• _DOCUMENT SECTION_:
I have to learn to love the little things in life, like going for a walk on the beach. I never do that anymore.
This will be my last blog post this week as I am spending the rest of my weekend editing my screenplay again before I submit it for a few competitions. I am also going to find some time to watch football and read a good book. With that said here are just a few of the little things in life that I love in this crazy life I live.
My blog posts have been overly serious this week as I dive deeper into working on my memoir, The Bipolar Writer. I really love what I have shared so far here in my blog because it is a passion of mind to explore the many parts of the last ten years since my diagnosis. But sometimes my writing takes a lot out of me and I just want to write about things that make every day worth living.
One of the things I love in life, especially during the winter months when seasonal affective disorder (SAD) starts to take hold, is zip-up hoodies. I can remember wearing them as a teenager, with a beanie and the hood up before it became a “thing.”
As an adult, I still love to wear my hoodies this way because it became a part of me. If you ever see a guy with a hoodie and beard wearing a beanie in a corner table of a coffee shop with his headphones lost in his writing, it will probably me. Just so you know.
Music has helped me get through tough times in my life. Like today, I spent the day writing and listening to a wide range of music like the Hamilton soundtrack and one of my favorite artists Paramore. My playlists on iTunes music are endless, and it really depends on my mood or what I am writing. I don’t discriminate. I listen to almost every genre of music at some point in my life. I’ve listened to everything from hardcore rock to indie to classical. I even love Korean pop music (which has been an ongoing obsession for the last six years) or any pop music for that matter. I can’t classify myself as liking one type of music genre because if the lyrics get me in my feels, I am hooked.

• _DATASET EXCERPTS_:
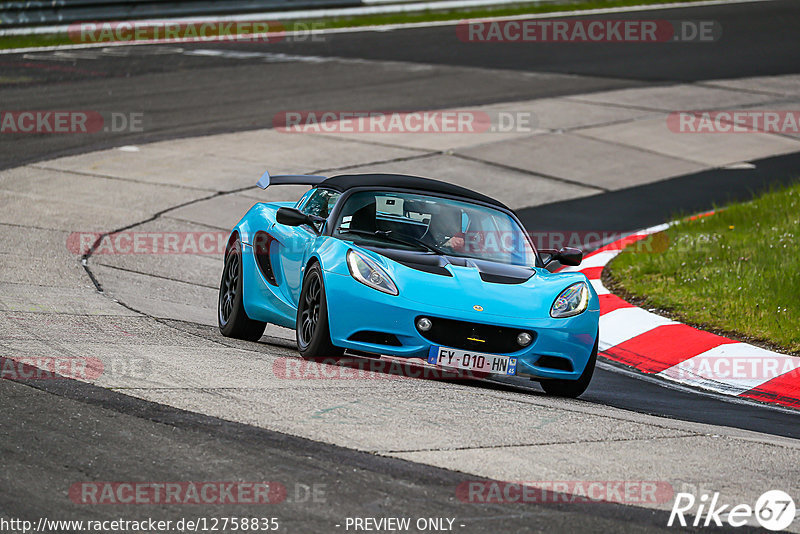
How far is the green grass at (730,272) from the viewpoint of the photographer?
33.8ft

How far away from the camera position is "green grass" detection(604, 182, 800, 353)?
10.3 m

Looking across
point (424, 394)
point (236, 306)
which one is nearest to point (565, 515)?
point (424, 394)

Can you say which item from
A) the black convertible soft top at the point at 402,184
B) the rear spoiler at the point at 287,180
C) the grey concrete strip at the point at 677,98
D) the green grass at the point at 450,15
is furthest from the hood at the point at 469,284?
the green grass at the point at 450,15

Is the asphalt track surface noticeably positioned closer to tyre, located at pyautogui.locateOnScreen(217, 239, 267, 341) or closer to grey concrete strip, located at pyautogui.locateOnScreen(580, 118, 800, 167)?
grey concrete strip, located at pyautogui.locateOnScreen(580, 118, 800, 167)

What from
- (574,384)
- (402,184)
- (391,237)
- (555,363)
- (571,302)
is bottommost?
(574,384)

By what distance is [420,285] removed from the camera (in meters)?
7.72

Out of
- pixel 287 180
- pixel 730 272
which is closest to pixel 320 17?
pixel 730 272

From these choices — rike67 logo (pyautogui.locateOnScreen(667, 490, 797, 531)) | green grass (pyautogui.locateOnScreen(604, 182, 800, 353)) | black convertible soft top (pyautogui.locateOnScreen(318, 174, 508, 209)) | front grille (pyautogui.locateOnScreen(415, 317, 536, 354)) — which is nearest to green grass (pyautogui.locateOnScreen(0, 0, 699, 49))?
green grass (pyautogui.locateOnScreen(604, 182, 800, 353))

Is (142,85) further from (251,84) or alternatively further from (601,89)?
(601,89)

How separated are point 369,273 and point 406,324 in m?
0.44

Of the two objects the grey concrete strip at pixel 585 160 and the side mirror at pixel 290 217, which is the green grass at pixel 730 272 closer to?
the grey concrete strip at pixel 585 160

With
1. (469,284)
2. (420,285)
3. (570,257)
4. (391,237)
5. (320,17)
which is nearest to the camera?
(420,285)

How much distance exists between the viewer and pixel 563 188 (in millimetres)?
16719

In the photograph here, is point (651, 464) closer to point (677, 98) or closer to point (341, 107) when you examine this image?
point (341, 107)
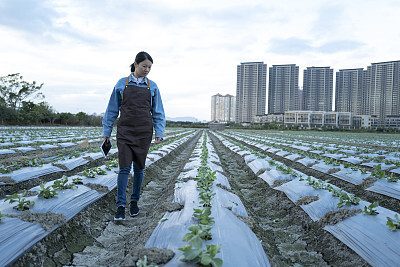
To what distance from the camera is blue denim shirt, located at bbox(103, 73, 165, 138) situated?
304 cm

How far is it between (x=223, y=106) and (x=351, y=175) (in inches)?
5538

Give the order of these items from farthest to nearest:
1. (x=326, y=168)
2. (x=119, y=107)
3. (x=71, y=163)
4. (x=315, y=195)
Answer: (x=326, y=168) → (x=71, y=163) → (x=315, y=195) → (x=119, y=107)

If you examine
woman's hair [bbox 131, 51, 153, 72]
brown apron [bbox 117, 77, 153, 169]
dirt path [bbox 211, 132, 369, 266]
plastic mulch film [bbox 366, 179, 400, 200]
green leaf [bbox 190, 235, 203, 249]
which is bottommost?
dirt path [bbox 211, 132, 369, 266]

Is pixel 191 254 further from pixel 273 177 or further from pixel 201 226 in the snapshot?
pixel 273 177

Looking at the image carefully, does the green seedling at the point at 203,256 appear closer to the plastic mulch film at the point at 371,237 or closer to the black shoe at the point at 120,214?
the plastic mulch film at the point at 371,237

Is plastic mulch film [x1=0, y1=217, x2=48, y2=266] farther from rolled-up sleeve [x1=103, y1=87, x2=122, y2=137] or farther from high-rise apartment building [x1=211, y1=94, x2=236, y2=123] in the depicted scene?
high-rise apartment building [x1=211, y1=94, x2=236, y2=123]

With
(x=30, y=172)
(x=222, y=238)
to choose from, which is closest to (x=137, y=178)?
(x=222, y=238)

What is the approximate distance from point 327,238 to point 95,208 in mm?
2942

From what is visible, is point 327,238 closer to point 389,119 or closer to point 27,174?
point 27,174

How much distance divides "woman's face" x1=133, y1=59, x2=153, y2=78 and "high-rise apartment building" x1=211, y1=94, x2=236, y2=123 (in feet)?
453

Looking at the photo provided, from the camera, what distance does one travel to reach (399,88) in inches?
3711

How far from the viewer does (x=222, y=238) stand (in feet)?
6.73

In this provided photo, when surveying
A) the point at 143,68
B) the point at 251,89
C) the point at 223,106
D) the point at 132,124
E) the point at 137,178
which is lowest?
the point at 137,178

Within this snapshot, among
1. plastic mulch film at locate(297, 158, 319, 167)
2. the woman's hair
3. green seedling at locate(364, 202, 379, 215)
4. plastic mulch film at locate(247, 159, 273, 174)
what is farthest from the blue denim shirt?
plastic mulch film at locate(297, 158, 319, 167)
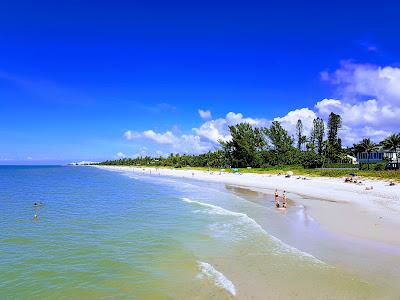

• _PROBLEMS TO WORK ON_:
[1] In the blog post, what is the title of the writer's memoir?
[2] List every activity the writer of the blog post plans for the rest of the weekend.
[3] Reproduce the text of the blog post from "I have to learn" to "life I live.".

• _ANSWERS BY TASK_:
[1] The Bipolar Writer

[2]
- Editing the screenplay before submitting it to competitions
- Watching football
- Reading a good book

[3]
I have to learn to love the little things in life, like going for a walk on the beach. I never do that anymore.
This will be my last blog post this week as I am spending the rest of my weekend editing my screenplay again before I submit it for a few competitions. I am also going to find some time to watch football and read a good book. With that said here are just a few of the little things in life that I love in this crazy life I live.